» **TO DO**
Repeat only the lines from the one holding "What is the distance between" down to the last line of the listing below, including both of those lines.

» **SOURCE DATA**
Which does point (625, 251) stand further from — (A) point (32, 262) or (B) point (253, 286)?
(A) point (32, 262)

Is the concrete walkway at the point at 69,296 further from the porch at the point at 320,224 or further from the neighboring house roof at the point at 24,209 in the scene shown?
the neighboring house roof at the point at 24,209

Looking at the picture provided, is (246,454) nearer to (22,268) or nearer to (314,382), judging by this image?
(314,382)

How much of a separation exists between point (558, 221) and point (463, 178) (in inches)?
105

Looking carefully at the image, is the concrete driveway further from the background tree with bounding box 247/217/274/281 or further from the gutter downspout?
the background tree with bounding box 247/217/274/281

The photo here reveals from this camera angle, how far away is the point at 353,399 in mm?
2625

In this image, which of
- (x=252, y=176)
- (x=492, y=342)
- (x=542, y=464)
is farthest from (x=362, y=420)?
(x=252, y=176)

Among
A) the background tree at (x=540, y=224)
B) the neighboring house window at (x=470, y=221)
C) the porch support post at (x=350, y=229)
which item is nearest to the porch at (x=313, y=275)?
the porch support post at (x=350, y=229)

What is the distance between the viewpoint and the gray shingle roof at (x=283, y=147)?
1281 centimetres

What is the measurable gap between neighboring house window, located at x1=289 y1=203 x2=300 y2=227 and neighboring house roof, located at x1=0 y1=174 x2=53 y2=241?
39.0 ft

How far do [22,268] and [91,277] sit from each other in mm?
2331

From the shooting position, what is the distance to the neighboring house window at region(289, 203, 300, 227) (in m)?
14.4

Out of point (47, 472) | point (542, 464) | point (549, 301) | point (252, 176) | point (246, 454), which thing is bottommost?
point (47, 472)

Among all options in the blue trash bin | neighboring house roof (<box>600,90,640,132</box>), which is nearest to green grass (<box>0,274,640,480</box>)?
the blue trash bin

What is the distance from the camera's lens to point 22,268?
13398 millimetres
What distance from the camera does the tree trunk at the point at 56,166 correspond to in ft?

» **COMPLETED TASK**
What is the distance between the viewpoint and the gray shingle roof at (x=283, y=147)?
1281 centimetres

What is the measurable gap between neighboring house window, located at x1=289 y1=203 x2=300 y2=227 and neighboring house roof, located at x1=0 y1=174 x2=53 y2=241?
39.0 ft

How far do [22,268] and [91,277] sit from each other in mm?
2331

From the shooting position, what is the distance to the neighboring house window at region(289, 203, 300, 227) (in m)?
14.4

Out of point (47, 472) | point (542, 464) | point (549, 301) | point (252, 176) | point (246, 454), which thing is bottommost?
point (47, 472)

Among all options in the blue trash bin | neighboring house roof (<box>600,90,640,132</box>), which is nearest to green grass (<box>0,274,640,480</box>)?
the blue trash bin

What is the distance from the camera's lens to point 22,268?
13398 millimetres
What distance from the camera does the tree trunk at the point at 56,166 correspond to in ft?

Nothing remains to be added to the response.